«Back at eight bells, Captain?»

«At eight bells,» said Blood over his shoulder, and sauntered on, swinging his long ebony cane, elegant and courtly in a suit of grey and silver.

He took his way up towards the town, saluted as he went by most of those whom he met, and stared at by the rest. He chose to go by way of the wide, unpaved Rue du Roi de France, which the townsfolk had sought to embellish by flanking it with rows of palm–trees. As he approached the tavern of The King of France the little crowd about its portals drew to attention. From within came a steady drone of voices as a muffled accompaniment to foul exclamations, snatches of coarse songs, and the shrill, foolish laughter of women. Through all ran the rattle of dice and the clinking of drinking–cans.

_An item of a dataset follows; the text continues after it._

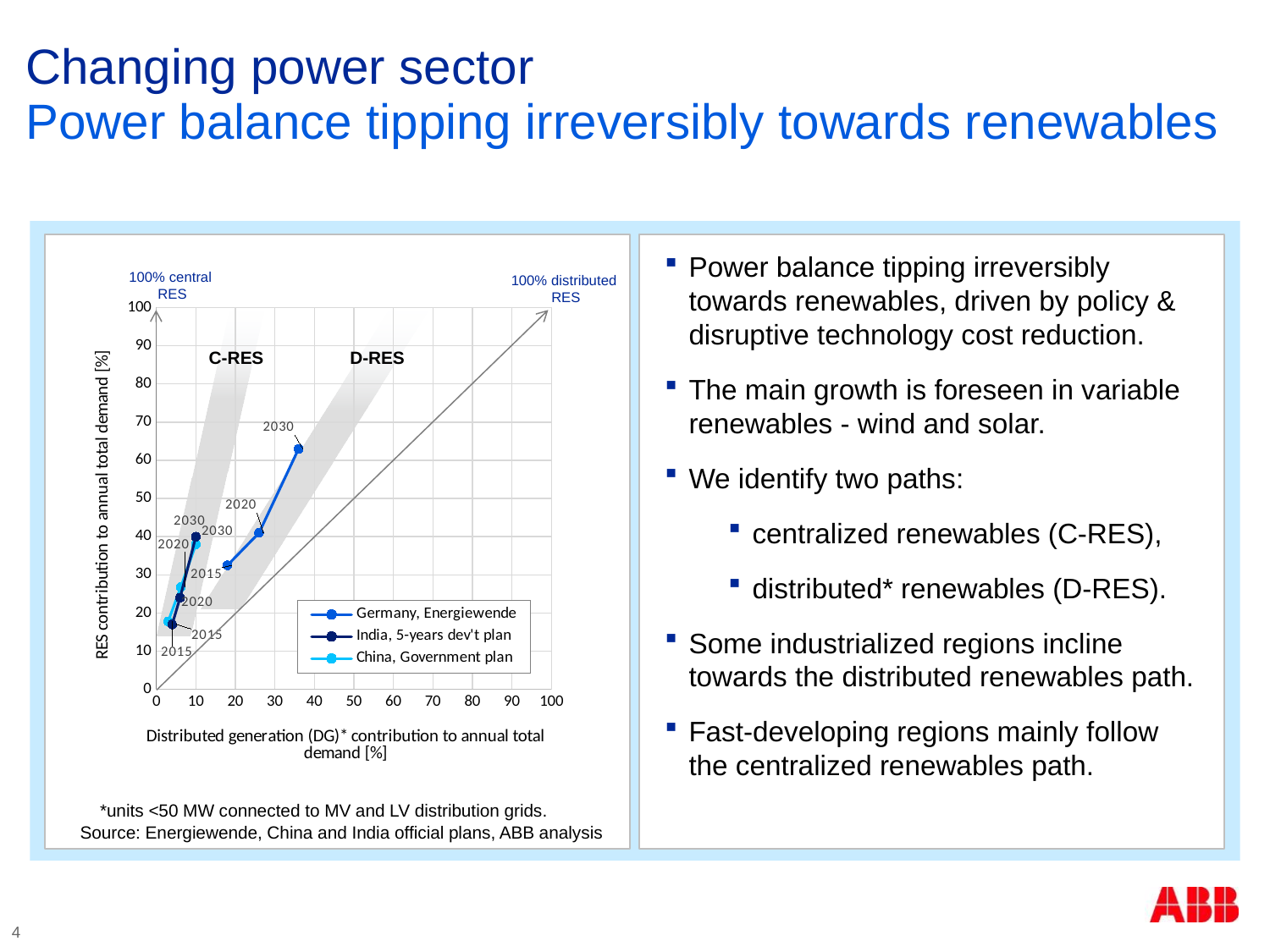
Is the RES contribution for Germany in 2015 greater or less than 40? less Which has a higher RES contribution in 2030, Germany or India? Germany What kind of chart is shown on the slide? line chart Does the RES contribution for Germany rise or fall from 2015 to 2030? rise How many series does the chart legend list? 3 What is the label of the vertical axis? RES contribution to annual total demand [%] Is the RES contribution for India in 2015 greater or less than 20? less Is the distributed generation contribution for Germany in 2030 greater or less than 50? less How many data points are plotted for the Germany, Energiewende series? 3 Which series reaches the highest RES contribution to annual total demand? Germany, Energiewende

Blood realized that his buccaneers were making merry with the gold they had brought back from Maracaybo. The ruffians overflowing from that house of infamy hailed him with a ringing cheer. Was he not the king of all the ruffians that made up the great Brotherhood of the Coast?

He acknowledged their greeting by a lift of the hand that held the cane, and passed on. He had business with M. d'Ogeron, the Governor, and this business took him now to the handsome white house crowning the eminence to the east of the town.

The Captain was an orderly, provident man, and he was busily providing against the day when the death or downfall of King James II might make it possible for him to return home. For some time now it had been his practice to make over the bulk of his share of prizes to the Governor against bills of exchange on France, which he forwarded to Paris for collection and deposit. Peter Blood was ever a welcome visitor at the Governor's house, not only because these transactions were profitable to M. d'Ogeron, but in a still deeper measure because of a signal service that the Captain had once done him and his in rescuing his daughter Madeleine from the hands of a ruffianly pirate who had attempted to carry her off. By M. d'Ogeron, his son and his two daughters, Captain Blood had ever since been regarded as something more than an ordinary friend.

It was therefore nowise extraordinary that when, his business being transacted, he was departing on this particular evening, Mademoiselle d'Ogeron should choose to escort Captain Blood down the short avenue of her father's fragrant garden.

A pale–faced, black–haired beauty, tall and statuesque of figure, and richly gowned in the latest mode of France, Mademoiselle d'Ogeron was as romantic of appearance as of temperament. And as she stepped gracefully beside the Captain in the gathering dusk she showed her purpose to be not without a certain romantic quality also.

«Monsieur,» she said in French, hesitating a little, «I have come to implore you to be ever on your guard. You have too many enemies.»

He halted and, half–turning, hat in hand, he bowed until his long black ringlets almost met across his clear–cut, gipsy–tinted face.